Oops - it installs, but isn't self-signed so the install is ugly. Plus it plays a high-definition video Ok with beautiful audio - but there is no video overlay image from my ATI X1600. This could be an ATI issue, not one with VLC.

Score so far is 4 of 8 Ok:
- VideoLAN 0.8.6a: fails: audio is wonderful 5.1, but no video overlay (may be ATI issue)

Recheck ATI Radeon X1600 video driver:
Since VLC cannot reach the video overlay, I need to double check my ATI driver. My Radeon X1600 driver is dated September 2006, which is probably too old for Vista's newness. http://ati.amd.com shows a newer Vista 64-bit driver dated 29-Jan-2007 ... hot off the press. The ATI Catalyst system is bit top-heavy and bloated, but no point under-enabling my modestly nice graphics hardware. Need to reboot

Score so far is 5 of 9 Ok:
- latst ATI video drivers: success

Yah know, as Vista starts up I hear quite a bit of chatter in my Raptor - the downside to its speed is its chatter. I certainly hope Vista is meddling with XP in ways it should not be - probably is Ok. Vista mounts the old Samsung drive as C: and the Raptor as E: Guess I won't be opposed to Vista using the Raptor as swap space, but heaven knows where Microsoft moved such a setting in Vista. :-)

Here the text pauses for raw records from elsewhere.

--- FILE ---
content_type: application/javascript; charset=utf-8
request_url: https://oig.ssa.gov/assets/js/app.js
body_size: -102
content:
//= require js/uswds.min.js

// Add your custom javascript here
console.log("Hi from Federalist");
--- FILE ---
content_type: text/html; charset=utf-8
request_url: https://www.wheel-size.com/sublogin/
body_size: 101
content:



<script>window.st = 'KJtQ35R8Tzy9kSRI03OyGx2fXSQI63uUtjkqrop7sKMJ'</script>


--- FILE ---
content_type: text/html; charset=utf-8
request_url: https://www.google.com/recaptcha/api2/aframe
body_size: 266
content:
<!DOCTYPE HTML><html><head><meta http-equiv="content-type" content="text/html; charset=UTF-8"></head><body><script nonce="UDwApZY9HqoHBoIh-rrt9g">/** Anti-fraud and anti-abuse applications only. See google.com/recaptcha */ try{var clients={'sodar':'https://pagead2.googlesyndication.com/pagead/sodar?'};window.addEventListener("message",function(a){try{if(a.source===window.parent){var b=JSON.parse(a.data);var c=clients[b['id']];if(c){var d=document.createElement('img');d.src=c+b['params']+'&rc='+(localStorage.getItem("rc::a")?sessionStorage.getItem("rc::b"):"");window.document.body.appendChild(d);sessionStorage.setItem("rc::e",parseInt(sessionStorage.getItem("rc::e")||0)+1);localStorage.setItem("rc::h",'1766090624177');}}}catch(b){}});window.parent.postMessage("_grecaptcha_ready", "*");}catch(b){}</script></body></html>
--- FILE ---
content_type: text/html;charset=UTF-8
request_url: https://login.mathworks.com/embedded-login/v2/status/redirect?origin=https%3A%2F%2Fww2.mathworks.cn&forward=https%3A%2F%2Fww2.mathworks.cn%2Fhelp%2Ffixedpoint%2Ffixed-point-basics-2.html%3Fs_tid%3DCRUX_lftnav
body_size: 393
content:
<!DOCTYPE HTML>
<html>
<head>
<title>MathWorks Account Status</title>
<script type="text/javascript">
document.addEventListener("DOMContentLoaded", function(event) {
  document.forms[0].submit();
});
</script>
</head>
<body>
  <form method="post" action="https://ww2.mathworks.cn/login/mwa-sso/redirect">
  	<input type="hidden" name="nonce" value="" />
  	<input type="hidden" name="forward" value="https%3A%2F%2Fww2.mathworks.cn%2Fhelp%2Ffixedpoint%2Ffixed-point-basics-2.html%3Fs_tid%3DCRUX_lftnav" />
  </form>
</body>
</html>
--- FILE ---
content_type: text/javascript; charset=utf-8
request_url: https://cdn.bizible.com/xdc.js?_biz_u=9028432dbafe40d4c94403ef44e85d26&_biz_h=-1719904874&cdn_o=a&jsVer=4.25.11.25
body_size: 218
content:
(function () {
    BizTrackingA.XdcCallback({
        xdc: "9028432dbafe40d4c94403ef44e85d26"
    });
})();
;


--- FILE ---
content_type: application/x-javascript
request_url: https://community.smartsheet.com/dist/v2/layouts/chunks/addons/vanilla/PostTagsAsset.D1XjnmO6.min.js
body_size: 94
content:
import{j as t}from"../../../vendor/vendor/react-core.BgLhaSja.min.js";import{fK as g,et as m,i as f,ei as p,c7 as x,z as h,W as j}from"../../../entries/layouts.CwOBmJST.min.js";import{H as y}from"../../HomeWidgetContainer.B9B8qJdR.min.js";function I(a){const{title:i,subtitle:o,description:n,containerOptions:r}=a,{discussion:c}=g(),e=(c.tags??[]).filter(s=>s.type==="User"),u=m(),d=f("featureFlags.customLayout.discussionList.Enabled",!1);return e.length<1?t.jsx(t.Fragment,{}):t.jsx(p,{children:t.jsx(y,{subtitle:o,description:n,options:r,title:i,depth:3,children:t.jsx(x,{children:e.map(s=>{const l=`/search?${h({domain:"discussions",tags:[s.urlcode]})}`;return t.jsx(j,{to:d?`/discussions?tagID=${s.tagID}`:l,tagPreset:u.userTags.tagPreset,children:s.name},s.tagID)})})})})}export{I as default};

Recheck VideoLAN 0.8.6a - VLC media player:
Nope - still no video overlay.

So today's score is 5 success and 4 failures:
- Vista Home Premium: success - is happy with my old Motherboard
- Kaspersky Anti-Virus v6: failed to install
- Creative Audigy 4 driver: success - Windows Media Player works
- U3 USB sticks: failure - they don't mount
- FireFox 2.0.0.1: sucess, but first download failed for some reason
- DLink DNS-323 NAS: failure: won't allow Vista to connect to drives
- Java Runtime: success: but had to install under iE ... FireFox couldn't find the plugin
- VideoLAN 0.8.6a: failure: audio is wonderful 5.1, but no video overlay (not an ATI issue)
- Latst ATI video drivers: success

Labels:

5 Comments:

Anonymous Anonymous said...

Doh. I found the Map network drive under the Network and share center, but I can't connect to the NAS even though I can connect with my XP pc. Found any solution?

March 19, 2007 at 10:57 AM  
Blogger Lynn August Linse said...

Sorry, my Vista long ago expired & I won't have another copy until I guess I buy a new PC for some reason. I find it too easy to make new power-systems for less than buying a new system. Plus now I know that an "OEM" system (the Vista you get for "free" *cough*) is legally limited to the motherboard supplied. So you cannot even legally upgrade the hardware of a cheap HP or Dell into something better without buying a new Microsoft Vista license.

But the failure has to be a "new" security scheme being used under the excuse of being more secure (not saying it would or would not be :-) ... just as Win2K hosed up Win98 system shares.

I hope DLink will update the NAS firmware to compensate - it is just embedded Linux by the way.

I've had surprising luck just browsing the NAS window shares from Ubuntu 6.10 and 7.04 desktops. It takes a while to find them, but they just show up. However to do a big file copy a Linux-to-Linux (ie: Ubuntu to the NAS) FTP can hit 11m BYTES per second. I copies some CD ISO images into the NAS the other day and the speed was astounding. The same copy by Windows XP would have taken 5-10 minutes instead of 30-40 seconds.

April 8, 2007 at 6:20 AM  
Blogger Unknown said...

This comment has been removed by the author.

July 5, 2007 at 7:18 AM  
Blogger Unknown said...

The solution to map DNS-323 drives in vista:

1. Run the registry editor and open this key:

HKEY_LOCAL_MACHINE\SYSTEM\
CurrentControlSet\Control\Lsa

1. If it doesn't already exist, create a DWORD value named
LmCompatibilityLevel

3. Set the value to 1

July 5, 2007 at 7:20 AM  
Blogger Lynn August Linse said...

Thanks for the tip Bjorne-Inge.

I did try VISTA again in Jan-2008, but it didn't last even a week before some app hosed the filesystem (see my March 2008 blog entry).

I just got too sick of seeing that "spinning wheel" as VISTA could take up to a minute to show me a new directory. I've read online this might be due to a "design-feature" which forces VISTA to estimate the TIME to do everything. Thus it does TOO much useless work just to show simple directory. Hmmm, sounded good on paper I guess - and to be honest I'm running GriSoft AVG, not Microsoft DEFENDER (tada) so perhaps VISTA is waiting for AVG to scan everything too often.